**EXCERPT**
Hindsight – UFC Fight Night: Condit vs. Alves in retrospect

I get the feeling that everything Thiago Alves tries to do for the next couple of weeks is going to be especially difficult. Things…

By: Zane Simon | 8 years ago
Hindsight – UFC Fight Night: Condit vs. Alves in retrospect
Bloody Elbow 2.0 | Anton Tabuena

I get the feeling that everything Thiago Alves tries to do for the next couple of weeks is going to be especially difficult. Things like blowing his nose or rolling over in bed might really hurt. Carlos Condit put a hell of a hurting on him, all to cap off a pretty good night of fights, discounting a couple of main card bouts. Only 5 fights went to decision and at least a couple of those five were good fun. A lot of prospects got to work out their “Octagon jitters” and a lot of new talent on display always means that there’s a lot to learn. Oh, and I nailed the fight picking with a record of 9-3.

Disclaimer Time: Some UFC events are just easy to predict. This felt like one of those. Sure most of the underdogs had a path to victory, some even got some real play from analysts (and a couple even pulled out the win) but, largely this was a card of the known doing the known. For those that bet smart, that means there was some money to be made. Not by me though, because I don’t gamble. For every card where I’m right as rain, there’s another where I’m wrong beyond reason. Instead, I’m using odds and fight picks as a way to frame fighter development against fan expectations. I’m using Odds Shark for the odds one each fight and taking the mode on each fighter. So, on to the fights!

Tom Breese (-170) vs. Luis Dutra (+140) (I picked Breese, I was right)

  • The Expectation: This was Tom Breese’s proving ground. Dutra was the kind of fighter he should beat, but a tough enough potential test that Breese winning wasn’t a slam dunk. And for a minute or two that future was touch and go. But, Breeze is a huge dude with good fundamentals and that means he has a lot more leeway against the rank and file.
  • Fallout for Breese: This was a great win and really suggests he could be on the blue chip prospect kind of scale. Not only does he have a strong top control grappling game, but this fight showed off the fact that he’s got enough power in his striking to make that a real factor as his skills come along. The fact that Breese is also at Tri-Star means he should develop well.

**EXERCISE AIM**
Write the next part of the Condit vs. Alves fight night retrospective, starting right after its last sentence.

**DATASET**
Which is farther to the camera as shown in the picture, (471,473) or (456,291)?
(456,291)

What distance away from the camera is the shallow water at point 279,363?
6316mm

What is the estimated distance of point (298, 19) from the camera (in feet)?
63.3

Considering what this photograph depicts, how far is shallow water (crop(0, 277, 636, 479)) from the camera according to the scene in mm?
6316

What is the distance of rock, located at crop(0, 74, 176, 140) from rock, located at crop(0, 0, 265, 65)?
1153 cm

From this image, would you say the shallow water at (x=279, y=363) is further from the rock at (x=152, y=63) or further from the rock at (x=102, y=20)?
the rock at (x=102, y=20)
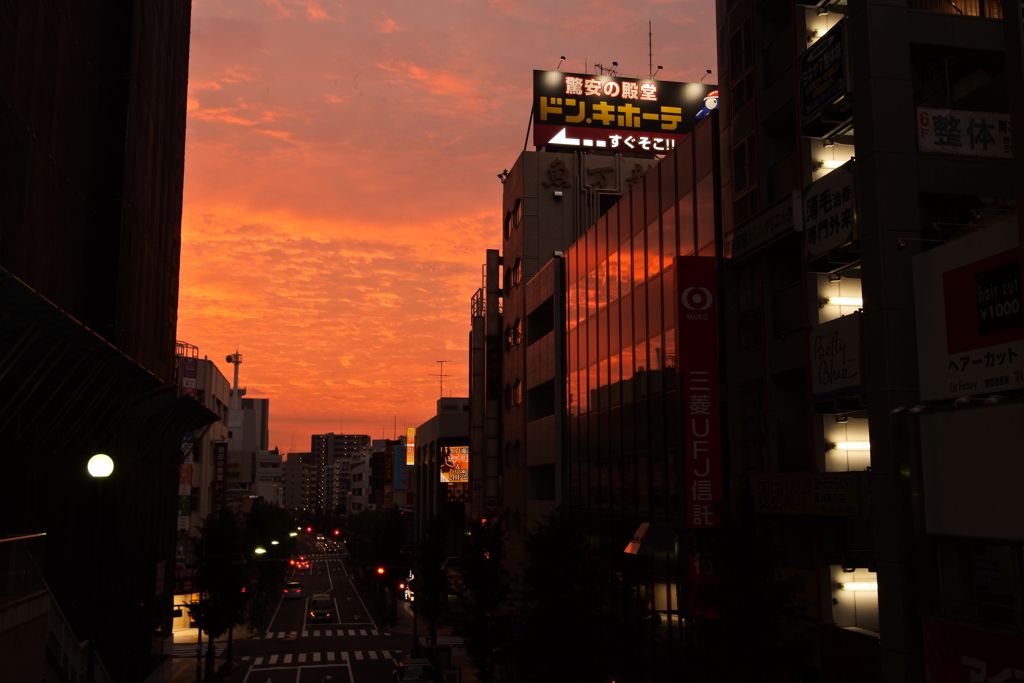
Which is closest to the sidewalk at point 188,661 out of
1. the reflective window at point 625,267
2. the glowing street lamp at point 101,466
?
the reflective window at point 625,267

**WRITTEN REPLY**
  • Fallout for Dutra: Dutra has hit an early crossroads in his UFC career and he very likely could be cut as a result. He’s been around for years as a prospective talent and now he’s on a two fight losing skid and it just seems like the career is never going to happen. He’s aggressive, but there’s no part of his game that stands out and he’s not an amazing enough athlete to dominate, even at the lower levels. Since he’s a TUF fighter, 0-2 means he’s probably gone.

Ericka Almeida (+150) vs. Juliana Lima (-175) (I picked Lima, I was right)

  • The Expectation: I really thought Almeida would do a little better than she did. Not win, not necessarily even come close, but just do a bit better. Maybe get a couple of aggressive submission positions, escape to her feet a little more, take the back once or twice. Instead she just got ground into the mat for 3 rounds.
  • Fallout for Almeida: She’s got some good basic MMA tools, but this wasn’t exactly a measuring stick fight for her. Juliana Lima may never be a fan favorite, but she’s a very skilled wrestler and offers a challenge that most women at strawweight don’t. I need to see her fight someone else before I know just where she’s at. That said, Almeida needs to work on defending takedowns or getting up off her back if she wants to climb the ranks in the UFC.
  • Fallout for Lima: Eventually this didn’t tell us anything we didn’t already know about Juliana Lima. Mostly that she’s an A+ grinder with some of the better technical wrestling at 115. I can easily see her slowly climbing the rankings just on that alone, as I don’t think many women outside the top 5 can stop her taking them down. But, without her wrestling, she doesn’t have a whole lot of other skills going on.

Mirsad Bektic (-450) vs. Lucas Martins (+325) (I picked Bektic, I was right)

  • The Expectation: The hope, at least, was that Bektic would take the next step in his career and not just beat his opponent, or dominate them completely, but really make the kind of statement performance that gets fans interested in his next bout. Something that would get people talking and not just get him another win. I’d say he did that.
  • Fallout for Bektic: Finally now people are starting to talk about one of the best prospects in MMA. Bektic let Martins hang around with him briefly and then dominated him into a second round TKO. It’s the kind of performance that could get him propelled into an early top 15 fight, but he’s the kind of fighter who would probably win it.
  • Fallout for Martins: It’s still early days for Lucas Martins as an MMA fighter, but he’s hitting some serious growing pains. He started out as a raw, violent youth. But, as he’s added more technique to his game, the inconsistencies in his offensive and defensive strategy have opened wide. Mostly, despite being big, athletic, and having natural power, he can’t really seem to generate offense while maintaining smart defense and movement. Until he figures that out, aggressive wrestlers will have his number.

Nicolas Dalby (-290) vs. Elizeu Zaleski (+240) (I picked Dalby, I was fairly right)

  • The Expectation: Dalby was supposed to cruise a bit more than he did here, against Zaleski and the fact that he didn’t means I probably should have trusted my initial scouting of the Brazilian, which saw him as a better than advertised athlete with some decent, if limited skills, who was starting to fit everything together. That still wasn’t enough to get him the win over the Dane, but he has a much better UFC future than many gave him credit for.
  • Fallout for Dalby: When I said, pre-fight that Dalby could probably step in as a top 20 guy from day 1, but that he may not go much higher, this was kind of the perfect example of that. Dalby showed off his multi-layered, technical skill set and strategy against Zaleski to grind out the win. But, was also completely out-gunned when it came to just trading shots with the Brazilian. I’m just not sure he has the power to really be a top 10 fighter.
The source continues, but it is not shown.